This regards the Oct 7 article called “Animal Shelter At Capacity.”  The subject of that article was the huge problem of strays in and around Socorro.   A county resident quoted in the article claims she can’t walk her dog because of all the animals.

In response, the county manager Gail Tripp is quoted as saying, “ if an animal is in its owner’s yard when the animal control officer arrives, they cannot remove it.”

That may have been an everyday shorthand for “in a fenced area,” namely under restraint, but as stated that statement is imprecise with regard to two things:

  1. The city code says the animal must be confined. The county code says the person “responsible shall not allow any domestic animals in their custody to stray.”  “Stray” is defined in the code as “running without restraint.” Restraint is defined as “keeping the …animal on a leash or lead…in a fenced or caged area, or under the demonstrable control of a responsible person.”
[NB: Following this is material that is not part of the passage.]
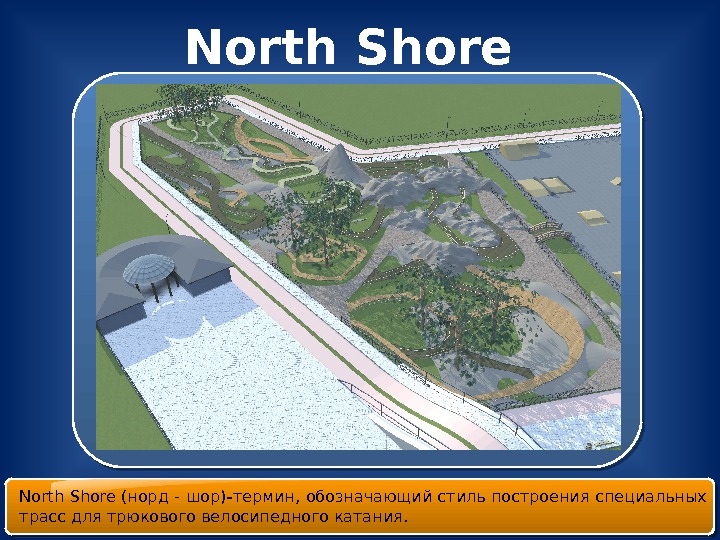 North Shore

North Shore (норд - шор)-термин, обозначающий стиль построения специальных трасс для трюкового велосипедного катания.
So unless the officer comes upon the animal and the owner is on the spot (not arriving after the fact from inside the house or whatever), and the animal is clearly trained to commands, that animal is clearly still a stray, even if on his owner’s property.

  1. The county code also states that the animal control officer has the right “to enter upon any premises or go upon unenclosed parcels of land or enter any pen, enclosure, yard or vehicle to enforce this ordinance”

I am in the city off of Chaparral Loop and I have made calls and written letters, as has another resident of the street, trying to get the City to enforce its code saying that an animal must have shelter and can’t be tethered to a stationary object.  There are two lovely large dogs who are chained day and night, sometimes with their water/food turned over, with no shade, at a house I drive by every time I go to town.  I’ve now witnessed no change in their state for eight weeks.  (I know it is all or most of the night as well because a family member has often driven by in the wee hours, 2 or 3 am.)

Animal shelter director Lupe Tarango was quoted as saying, “we are trying to get people to understand the [pet] has to stay on their property.”

Wouldn’t people be more likely to “understand” if the codes were enforced?  One understands the shelter is full.  (And I don’t believe there is any excuse for spay/neuter laws not being enforced nor for the shelter being insufficiently funded/managed).  But in a case of animal neglect such as the one near my house, the control officer doesn’t need to impound—he can enforce the straightforward shelter/tethering laws.

Pet overpopulation and abuse falls under the purview of the city and the county, which have relied on volunteers and donations for too long, and they are insufficient.  The laws were made by democratic representatives and need to be enforced.